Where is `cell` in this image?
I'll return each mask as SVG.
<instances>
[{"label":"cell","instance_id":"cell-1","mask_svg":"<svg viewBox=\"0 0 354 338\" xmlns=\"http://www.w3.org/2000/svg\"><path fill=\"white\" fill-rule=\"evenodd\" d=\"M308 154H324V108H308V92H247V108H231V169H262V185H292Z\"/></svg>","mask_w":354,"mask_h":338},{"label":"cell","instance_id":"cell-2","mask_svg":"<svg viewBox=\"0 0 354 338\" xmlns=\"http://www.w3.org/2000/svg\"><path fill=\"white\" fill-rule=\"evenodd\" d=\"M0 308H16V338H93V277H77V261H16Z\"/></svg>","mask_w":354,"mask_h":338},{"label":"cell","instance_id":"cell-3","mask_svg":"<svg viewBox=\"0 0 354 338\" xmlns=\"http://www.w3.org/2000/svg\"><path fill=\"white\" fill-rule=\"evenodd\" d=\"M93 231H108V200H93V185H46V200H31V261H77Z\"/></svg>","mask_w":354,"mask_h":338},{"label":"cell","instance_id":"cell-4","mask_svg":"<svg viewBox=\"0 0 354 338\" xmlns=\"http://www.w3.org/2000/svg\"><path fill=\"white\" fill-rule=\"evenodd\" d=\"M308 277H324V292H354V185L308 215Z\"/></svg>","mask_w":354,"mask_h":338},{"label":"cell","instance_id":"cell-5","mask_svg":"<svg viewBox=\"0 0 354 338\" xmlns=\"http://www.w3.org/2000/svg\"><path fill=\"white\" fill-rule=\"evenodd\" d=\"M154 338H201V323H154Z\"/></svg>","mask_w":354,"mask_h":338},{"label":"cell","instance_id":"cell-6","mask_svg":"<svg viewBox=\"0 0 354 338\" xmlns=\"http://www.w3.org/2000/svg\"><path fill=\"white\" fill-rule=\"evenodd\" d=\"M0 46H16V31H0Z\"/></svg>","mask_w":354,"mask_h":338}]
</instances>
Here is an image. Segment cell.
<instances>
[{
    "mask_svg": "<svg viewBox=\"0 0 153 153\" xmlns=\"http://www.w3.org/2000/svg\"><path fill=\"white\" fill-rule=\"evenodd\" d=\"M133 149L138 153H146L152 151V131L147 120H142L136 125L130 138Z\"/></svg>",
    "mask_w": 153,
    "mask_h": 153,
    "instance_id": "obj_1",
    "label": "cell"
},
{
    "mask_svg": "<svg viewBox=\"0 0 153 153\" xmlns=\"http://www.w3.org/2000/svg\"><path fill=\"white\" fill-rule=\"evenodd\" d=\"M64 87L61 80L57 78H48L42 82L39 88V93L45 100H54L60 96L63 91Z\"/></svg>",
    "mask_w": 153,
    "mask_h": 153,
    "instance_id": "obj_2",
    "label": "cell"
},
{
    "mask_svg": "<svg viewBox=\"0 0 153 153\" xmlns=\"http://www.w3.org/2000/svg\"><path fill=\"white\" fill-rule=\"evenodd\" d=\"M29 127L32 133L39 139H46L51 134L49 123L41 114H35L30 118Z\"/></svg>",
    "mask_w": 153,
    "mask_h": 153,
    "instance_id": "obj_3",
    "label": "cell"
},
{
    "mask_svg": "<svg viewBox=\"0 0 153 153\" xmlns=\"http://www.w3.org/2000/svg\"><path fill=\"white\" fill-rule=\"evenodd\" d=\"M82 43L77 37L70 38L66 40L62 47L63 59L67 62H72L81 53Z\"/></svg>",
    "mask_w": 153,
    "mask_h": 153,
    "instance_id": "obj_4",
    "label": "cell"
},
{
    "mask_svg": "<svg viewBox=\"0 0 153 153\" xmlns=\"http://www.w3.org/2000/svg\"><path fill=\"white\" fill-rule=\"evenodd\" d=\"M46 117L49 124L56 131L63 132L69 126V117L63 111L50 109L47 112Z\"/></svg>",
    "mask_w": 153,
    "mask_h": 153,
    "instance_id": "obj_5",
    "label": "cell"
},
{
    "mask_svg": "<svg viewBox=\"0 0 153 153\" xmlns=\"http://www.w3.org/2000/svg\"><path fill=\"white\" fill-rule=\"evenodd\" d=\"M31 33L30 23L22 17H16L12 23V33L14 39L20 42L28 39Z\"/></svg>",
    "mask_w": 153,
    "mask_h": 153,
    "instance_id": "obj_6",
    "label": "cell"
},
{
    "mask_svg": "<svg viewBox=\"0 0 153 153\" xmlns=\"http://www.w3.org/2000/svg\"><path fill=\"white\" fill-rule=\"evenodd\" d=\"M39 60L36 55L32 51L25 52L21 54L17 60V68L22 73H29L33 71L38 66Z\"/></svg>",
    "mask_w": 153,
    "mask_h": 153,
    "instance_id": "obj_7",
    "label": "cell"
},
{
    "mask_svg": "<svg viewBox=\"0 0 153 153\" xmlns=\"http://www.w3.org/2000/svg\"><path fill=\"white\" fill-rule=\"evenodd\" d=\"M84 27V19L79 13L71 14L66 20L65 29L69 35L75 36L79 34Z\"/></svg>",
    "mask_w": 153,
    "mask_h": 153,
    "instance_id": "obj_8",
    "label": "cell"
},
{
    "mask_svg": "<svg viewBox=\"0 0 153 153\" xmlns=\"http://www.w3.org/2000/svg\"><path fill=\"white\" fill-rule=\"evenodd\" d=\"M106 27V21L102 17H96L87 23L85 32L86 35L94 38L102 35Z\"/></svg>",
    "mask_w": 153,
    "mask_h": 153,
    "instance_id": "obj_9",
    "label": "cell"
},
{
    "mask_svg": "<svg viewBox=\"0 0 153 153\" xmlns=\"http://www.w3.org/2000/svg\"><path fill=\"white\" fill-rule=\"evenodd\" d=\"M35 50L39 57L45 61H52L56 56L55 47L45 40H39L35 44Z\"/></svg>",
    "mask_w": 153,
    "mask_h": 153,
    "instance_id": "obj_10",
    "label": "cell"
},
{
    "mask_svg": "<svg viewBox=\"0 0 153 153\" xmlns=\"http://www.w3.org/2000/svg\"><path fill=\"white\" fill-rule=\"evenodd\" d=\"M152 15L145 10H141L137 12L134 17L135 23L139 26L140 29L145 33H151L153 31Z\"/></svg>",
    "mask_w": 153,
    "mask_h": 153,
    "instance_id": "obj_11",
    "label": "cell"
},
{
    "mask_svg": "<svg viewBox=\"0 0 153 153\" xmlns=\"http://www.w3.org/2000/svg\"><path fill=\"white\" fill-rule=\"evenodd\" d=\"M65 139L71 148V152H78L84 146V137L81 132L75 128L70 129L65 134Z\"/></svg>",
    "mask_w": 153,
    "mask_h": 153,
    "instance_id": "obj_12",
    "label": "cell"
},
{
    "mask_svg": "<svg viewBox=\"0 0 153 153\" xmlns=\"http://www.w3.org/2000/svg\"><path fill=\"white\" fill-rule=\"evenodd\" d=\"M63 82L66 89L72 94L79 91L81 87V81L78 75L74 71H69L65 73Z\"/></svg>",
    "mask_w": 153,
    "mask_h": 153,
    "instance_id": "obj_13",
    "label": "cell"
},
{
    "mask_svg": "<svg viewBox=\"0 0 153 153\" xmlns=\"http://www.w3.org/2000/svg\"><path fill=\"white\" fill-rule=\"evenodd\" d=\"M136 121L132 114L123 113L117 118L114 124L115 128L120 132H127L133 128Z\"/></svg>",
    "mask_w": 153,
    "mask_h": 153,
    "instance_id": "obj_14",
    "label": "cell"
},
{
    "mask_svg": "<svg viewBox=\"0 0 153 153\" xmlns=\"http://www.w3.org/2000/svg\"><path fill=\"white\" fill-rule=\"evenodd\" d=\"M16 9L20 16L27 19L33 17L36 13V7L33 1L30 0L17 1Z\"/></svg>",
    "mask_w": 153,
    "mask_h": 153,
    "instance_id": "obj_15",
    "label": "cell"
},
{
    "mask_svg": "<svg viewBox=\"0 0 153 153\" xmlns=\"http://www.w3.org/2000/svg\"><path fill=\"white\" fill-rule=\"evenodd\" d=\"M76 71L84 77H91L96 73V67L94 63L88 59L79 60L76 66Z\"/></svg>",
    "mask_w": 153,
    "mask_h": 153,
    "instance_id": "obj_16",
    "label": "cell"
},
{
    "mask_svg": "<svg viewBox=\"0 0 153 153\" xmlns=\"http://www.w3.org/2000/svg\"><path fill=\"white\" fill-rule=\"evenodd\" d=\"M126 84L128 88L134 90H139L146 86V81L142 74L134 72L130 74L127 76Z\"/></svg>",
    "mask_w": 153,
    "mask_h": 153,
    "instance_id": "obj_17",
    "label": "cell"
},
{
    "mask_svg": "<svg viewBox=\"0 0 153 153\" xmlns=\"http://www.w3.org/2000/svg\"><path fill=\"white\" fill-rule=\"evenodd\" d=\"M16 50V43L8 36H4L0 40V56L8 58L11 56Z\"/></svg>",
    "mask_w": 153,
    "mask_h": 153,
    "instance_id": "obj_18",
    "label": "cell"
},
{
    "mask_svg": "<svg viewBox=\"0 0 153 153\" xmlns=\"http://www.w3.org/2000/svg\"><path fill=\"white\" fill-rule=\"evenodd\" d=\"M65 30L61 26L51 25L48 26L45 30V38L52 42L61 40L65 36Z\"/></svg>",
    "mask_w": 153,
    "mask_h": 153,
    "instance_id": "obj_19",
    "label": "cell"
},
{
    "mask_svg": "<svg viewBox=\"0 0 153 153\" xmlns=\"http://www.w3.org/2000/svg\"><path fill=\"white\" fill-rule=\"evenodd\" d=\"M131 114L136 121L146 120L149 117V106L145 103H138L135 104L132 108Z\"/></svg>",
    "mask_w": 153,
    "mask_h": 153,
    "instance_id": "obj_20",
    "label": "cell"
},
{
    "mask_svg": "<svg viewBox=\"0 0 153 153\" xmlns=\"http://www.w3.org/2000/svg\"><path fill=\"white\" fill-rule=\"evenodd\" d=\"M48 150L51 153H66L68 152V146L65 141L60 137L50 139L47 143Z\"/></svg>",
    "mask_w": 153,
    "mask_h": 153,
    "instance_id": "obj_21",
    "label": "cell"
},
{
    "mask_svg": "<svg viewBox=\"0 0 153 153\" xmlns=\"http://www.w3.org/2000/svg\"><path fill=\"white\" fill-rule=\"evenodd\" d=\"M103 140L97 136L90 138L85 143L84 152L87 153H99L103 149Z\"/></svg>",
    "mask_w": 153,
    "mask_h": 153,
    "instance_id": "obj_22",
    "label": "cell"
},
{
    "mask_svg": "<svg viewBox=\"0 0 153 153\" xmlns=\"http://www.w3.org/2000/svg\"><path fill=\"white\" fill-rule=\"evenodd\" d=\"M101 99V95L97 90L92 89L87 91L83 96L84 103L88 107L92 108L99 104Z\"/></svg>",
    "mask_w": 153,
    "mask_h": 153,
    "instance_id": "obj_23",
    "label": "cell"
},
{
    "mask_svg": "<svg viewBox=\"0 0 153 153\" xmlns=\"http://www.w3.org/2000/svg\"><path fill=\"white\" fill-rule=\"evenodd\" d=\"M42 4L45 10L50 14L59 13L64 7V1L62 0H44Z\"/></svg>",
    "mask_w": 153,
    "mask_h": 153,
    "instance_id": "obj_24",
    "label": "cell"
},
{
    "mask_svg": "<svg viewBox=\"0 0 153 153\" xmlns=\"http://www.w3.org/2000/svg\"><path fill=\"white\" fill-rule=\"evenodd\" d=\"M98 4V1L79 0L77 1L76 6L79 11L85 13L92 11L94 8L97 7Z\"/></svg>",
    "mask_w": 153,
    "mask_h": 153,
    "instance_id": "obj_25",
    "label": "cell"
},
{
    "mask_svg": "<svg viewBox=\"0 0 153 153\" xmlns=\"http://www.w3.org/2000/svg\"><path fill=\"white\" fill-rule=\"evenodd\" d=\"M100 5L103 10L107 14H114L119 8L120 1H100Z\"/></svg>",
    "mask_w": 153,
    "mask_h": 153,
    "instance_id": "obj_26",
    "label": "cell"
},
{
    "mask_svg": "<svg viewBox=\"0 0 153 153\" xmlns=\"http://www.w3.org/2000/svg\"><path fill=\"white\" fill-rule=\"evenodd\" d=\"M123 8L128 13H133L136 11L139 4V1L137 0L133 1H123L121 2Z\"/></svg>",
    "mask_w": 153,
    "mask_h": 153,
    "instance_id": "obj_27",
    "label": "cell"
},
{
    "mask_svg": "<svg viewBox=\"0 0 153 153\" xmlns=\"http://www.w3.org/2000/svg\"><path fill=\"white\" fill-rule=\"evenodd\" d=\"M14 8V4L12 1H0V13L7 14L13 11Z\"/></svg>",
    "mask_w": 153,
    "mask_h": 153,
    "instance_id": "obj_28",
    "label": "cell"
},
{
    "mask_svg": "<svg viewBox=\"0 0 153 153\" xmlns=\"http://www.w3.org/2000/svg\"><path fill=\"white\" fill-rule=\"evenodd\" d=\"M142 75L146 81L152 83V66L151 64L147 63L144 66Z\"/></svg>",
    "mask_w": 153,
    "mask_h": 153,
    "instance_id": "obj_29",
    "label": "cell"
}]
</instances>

————————

* [WHAT YOU HAVE TO DO] Which lines in the items above contain the string "image"? Gather all of them and copy each line in full.

* [FINAL ANSWER]
Where is `cell` in this image?
Here is an image. Segment cell.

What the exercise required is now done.